В «Садко» я больше в тот день не входил. Давид вынес мне из него пакет с шестью бутылками той самой итальянской кислятины, я извинился, и мы вчетвером зашагали домой к моему русскому другу: он сам, его дочунька Саша, их попугай Стёпа и я — тот самый грузин. Юрка уже семь лет как, оказывается, жил в Самаре (Вселенная никогда не перестанет меня удивлять своими сюрпризами), его Саше было столько же. Она была дочкой от второго его брака. Всю дорогу до его квартиры мы восхищённо обсуждали Его Величество Случай, ну и, конечно же, вспоминали.
В их тесненькой двушке, когда мы туда вошли, нас встречала взрослая копия Саши. Те же пшеничные волосы, те же почти идеально синие большие глаза, пухлые губы, только звали её по-другому — Елена. Она была женой Юрки. Оказалось, она тоже знала про грузинского друга.
— Как хорошо, что завтра суббота, — повторял каждый раз Юрка, прежде чем раскупорить новую бутылку.
— Никакая не кислятина, а благородное «Кьянти», как раз под мясо, — Юркина жена то ли успокаивала меня, без конца извинявшегося и сокрушавшегося, что смог принести им лишь одну бутылку с настоящим вкусом Сакартвело, то ли ей действительно нравился вкус «садковского» вина. Но под тушёную свининку оно и вправду было вроде ничего.
Когда Саша с Еленой, пожелав нам спокойной ночи и шутя приказывая: «Никуда ночью не исчезать!», ушли в спальню, я спросил Юрку:
— У тебя ведь ещё сын вроде бы есть?
— Да, Пётр. Он уже большой, на следующий год в армию, остался на родине, с матерью своей.
— На твоей родине? Это там, где Черешенки?
У Юрки глаза от удивления расширились.
— Ты помнишь?! — воскликнул он.
— Ну конечно, брат, — ответил я ему, и наши потные лбы сомкнулись.
Ещё тогда, на металлическом острове средь бескрайнего чужого моря, я впервые услышал от Юрки это красивое доброе название. Перед входом в хорошее место обычно раскатывают красную ковровую дорожку. Юркин родной городок как раз таким и был. Провинциальный, маленький, тихий. Хороший. Западную и южную части его облизывает речка. Она не слишком торопливая и совсем не глубокая. Несёт спокойно свою чистую воду — поить Дон. Чтобы попасть в город, нужно эту речку пересечь. Въезд с южной стороны. Именно здесь вместо красной ковровой дорожки «раскатали» давным-давно каменный мост. Красный мост. Именно такое у него название. Говорят, что во время Гражданской войны он то и дело переходил из рук в руки — то к красным, то к белым. Чаще к красным, поэтому и название такое. Другие говорят, что обозвали его Красным значительно раньше, когда ещё и в помине не было серпа и молота — вернее, они существовали, но использовались только по их прямому назначению. Тогда язык людей был немного другой — звучнее и образней. Именно за красоту деревянной тогда ещё переправы через речку ласково называли мост Красным. «Как вы лодку назовёте…» И ведь сбылся всё-таки этот мультяшный морской закон — в современности. Мост однажды ремонтировали, меняли бетонные пролёты. Кран, их поднимающий, перевернулся от перегруза. Трёх жизней как не бывало. Красный мост обагрился. В прямом смысле.

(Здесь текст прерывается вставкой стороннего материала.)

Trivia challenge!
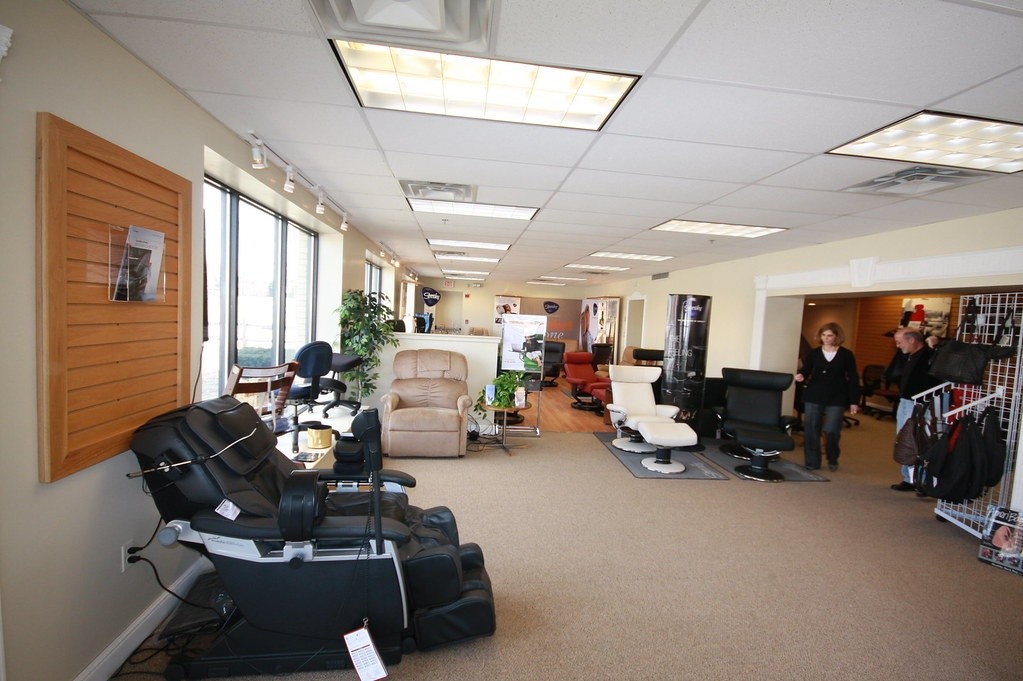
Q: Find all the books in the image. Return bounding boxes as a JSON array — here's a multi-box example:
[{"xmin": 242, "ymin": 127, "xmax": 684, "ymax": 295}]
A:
[{"xmin": 292, "ymin": 452, "xmax": 324, "ymax": 462}]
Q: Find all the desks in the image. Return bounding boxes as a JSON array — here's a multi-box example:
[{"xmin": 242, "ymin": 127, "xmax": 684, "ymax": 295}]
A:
[{"xmin": 475, "ymin": 400, "xmax": 529, "ymax": 457}]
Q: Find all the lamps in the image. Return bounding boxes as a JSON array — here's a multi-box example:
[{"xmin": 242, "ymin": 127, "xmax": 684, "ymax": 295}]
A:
[
  {"xmin": 250, "ymin": 138, "xmax": 270, "ymax": 173},
  {"xmin": 283, "ymin": 164, "xmax": 298, "ymax": 192},
  {"xmin": 340, "ymin": 211, "xmax": 350, "ymax": 230},
  {"xmin": 380, "ymin": 249, "xmax": 419, "ymax": 280},
  {"xmin": 309, "ymin": 184, "xmax": 327, "ymax": 215}
]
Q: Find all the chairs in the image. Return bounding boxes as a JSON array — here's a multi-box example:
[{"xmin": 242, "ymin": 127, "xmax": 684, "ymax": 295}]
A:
[
  {"xmin": 269, "ymin": 340, "xmax": 340, "ymax": 452},
  {"xmin": 524, "ymin": 341, "xmax": 799, "ymax": 482},
  {"xmin": 384, "ymin": 318, "xmax": 405, "ymax": 333},
  {"xmin": 854, "ymin": 363, "xmax": 884, "ymax": 412},
  {"xmin": 305, "ymin": 352, "xmax": 364, "ymax": 419},
  {"xmin": 468, "ymin": 327, "xmax": 490, "ymax": 336}
]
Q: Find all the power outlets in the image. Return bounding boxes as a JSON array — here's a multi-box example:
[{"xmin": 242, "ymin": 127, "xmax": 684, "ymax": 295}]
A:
[{"xmin": 120, "ymin": 537, "xmax": 136, "ymax": 574}]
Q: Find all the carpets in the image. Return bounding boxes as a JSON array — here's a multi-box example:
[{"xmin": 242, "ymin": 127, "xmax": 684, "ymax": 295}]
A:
[
  {"xmin": 694, "ymin": 437, "xmax": 832, "ymax": 484},
  {"xmin": 595, "ymin": 431, "xmax": 729, "ymax": 480}
]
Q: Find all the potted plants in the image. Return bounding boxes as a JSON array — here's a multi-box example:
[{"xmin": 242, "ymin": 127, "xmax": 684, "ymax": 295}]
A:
[{"xmin": 474, "ymin": 373, "xmax": 531, "ymax": 419}]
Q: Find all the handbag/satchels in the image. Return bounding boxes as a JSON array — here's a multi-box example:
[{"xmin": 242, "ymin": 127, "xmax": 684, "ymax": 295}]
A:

Черешенки были районом того маленького городка. Три длинные улицы временного жилья для семей дорожных рабочих были воздвигнуты за какие-то полгода. Мимо городка в то время проходила трасса, которая получила статус федеральной, и её было решено расширить и капитально отремонтировать. Для осуществления задуманного вдруг потребовался большой человеческий ресурс. Вот тогда из близлежащих деревень и сёл в город потянулись целые семьи на заработки. Дома возводились очень быстро, потому как они были барачного типа и состояли из отдельных больших контейнеров, каждый из которых был чьей-то квартирой. На каждый дом приходилось пять таких контейнеров. Значит, пять квартир, пять семей. Крыша была общей — двускатная, шиферная. В каждой квартире была выложена из силикатного кирпича печь. Ни водопровода, ни канализации, ни газа утверждённым проектом предусмотрено не было, слова «всё равно же временное» были основным аргументом в пользу этого. Но, как уже не раз мусолили знаменитую фразу о том, что нет ничего более постоянного, чем временное, и на этот раз она оказалась верна.

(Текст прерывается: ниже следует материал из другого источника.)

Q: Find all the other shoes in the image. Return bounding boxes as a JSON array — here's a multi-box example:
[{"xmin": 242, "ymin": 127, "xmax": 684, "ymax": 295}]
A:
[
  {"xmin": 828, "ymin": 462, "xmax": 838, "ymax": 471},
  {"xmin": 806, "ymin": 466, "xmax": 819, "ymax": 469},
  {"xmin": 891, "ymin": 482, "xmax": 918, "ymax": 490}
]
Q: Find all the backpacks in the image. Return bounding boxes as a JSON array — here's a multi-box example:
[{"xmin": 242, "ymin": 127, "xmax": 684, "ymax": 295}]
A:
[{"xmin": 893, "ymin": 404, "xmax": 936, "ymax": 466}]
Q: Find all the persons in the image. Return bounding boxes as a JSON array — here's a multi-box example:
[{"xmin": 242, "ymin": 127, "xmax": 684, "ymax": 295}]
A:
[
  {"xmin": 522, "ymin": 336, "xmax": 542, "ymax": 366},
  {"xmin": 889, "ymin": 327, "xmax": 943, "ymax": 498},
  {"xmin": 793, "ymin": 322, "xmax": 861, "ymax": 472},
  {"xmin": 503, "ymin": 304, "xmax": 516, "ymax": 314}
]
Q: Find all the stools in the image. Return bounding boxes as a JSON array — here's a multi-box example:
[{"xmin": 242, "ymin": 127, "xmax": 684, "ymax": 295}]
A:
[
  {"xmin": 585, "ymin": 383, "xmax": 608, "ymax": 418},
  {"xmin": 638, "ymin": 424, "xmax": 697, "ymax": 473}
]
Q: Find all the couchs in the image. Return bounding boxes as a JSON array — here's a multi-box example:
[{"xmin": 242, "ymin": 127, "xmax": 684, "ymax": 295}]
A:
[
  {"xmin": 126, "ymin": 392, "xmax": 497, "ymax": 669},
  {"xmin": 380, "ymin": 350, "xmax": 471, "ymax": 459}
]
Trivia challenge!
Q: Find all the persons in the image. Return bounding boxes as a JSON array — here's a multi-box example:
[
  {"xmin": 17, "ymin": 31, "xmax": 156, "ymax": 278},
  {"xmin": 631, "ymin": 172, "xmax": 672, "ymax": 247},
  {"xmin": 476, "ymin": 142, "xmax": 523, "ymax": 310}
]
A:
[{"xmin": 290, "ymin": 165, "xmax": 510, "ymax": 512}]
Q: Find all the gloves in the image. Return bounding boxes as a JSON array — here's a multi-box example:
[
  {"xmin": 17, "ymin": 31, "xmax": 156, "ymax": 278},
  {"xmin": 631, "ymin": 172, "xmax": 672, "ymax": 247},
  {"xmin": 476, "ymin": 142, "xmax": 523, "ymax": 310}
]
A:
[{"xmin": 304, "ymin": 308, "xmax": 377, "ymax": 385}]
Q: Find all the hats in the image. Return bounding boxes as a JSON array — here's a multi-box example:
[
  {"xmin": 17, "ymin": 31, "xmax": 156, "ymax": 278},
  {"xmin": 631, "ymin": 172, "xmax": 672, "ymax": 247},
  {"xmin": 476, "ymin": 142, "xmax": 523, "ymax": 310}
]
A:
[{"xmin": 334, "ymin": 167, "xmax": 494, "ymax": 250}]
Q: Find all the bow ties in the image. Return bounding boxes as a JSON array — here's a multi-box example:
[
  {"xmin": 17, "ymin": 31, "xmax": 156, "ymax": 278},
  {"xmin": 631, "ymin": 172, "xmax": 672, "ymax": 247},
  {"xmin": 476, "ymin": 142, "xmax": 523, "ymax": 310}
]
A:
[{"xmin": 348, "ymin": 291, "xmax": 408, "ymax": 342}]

— Неужели до сих пор стоят? — спросил я у Юрки (мы снова затеяли тот давний разговор. Кухонное воспоминание о давнишних воспоминаниях).
— Стоят. Ещё как стоят. Только маленьким каким-то мне всё показалось. Сараи словно в землю наполовину вросли. А так много кто стены кирпичом обложили, газ провели. Унитаз, ванна внутри — благодать. Только за целый час, что я там пробыл, ни одного знакомого так и не встретил. Только в частном секторе кое-кого из старых приятелей нашёл.
Помолчали. Выпили. Опять помолчали.
— А ты знаешь, Бадри, я ведь до сих пор так и не искупался в море, — неожиданно сказал Юрка, напомнив мне тем самым моё давнее удивление в далёкой Норвегии, когда я так был поражён этим фактом. Для меня, выросшего на берегах Чёрного моря, это казалось немыслимым. Но тут Юрке снова удалось меня поразить, да ещё сильнее, чем тогда.
— Как?! До сих пор? — я чуть не вскочил со стула.
— Ну да. То одно, то другое. Развод, переезд, дети. Так и не вышло. Но мы с Леной решили, что в следующем году обязательно поедем. Будь что будет. А когда ещё? Все гоняют. Чем мы хуже?
— Брат, я даже знаю, куда вы поедете. Ко мне в Поти. И не смей возражать! Я хочу, чтобы в первый раз ты омочил своё тело морской водой в Малтакве. Там и Леночке твоей, и Саше всё понравится. Уверен. А потом в Батуми рванём. Ты знаешь, из него какую куклу сделали!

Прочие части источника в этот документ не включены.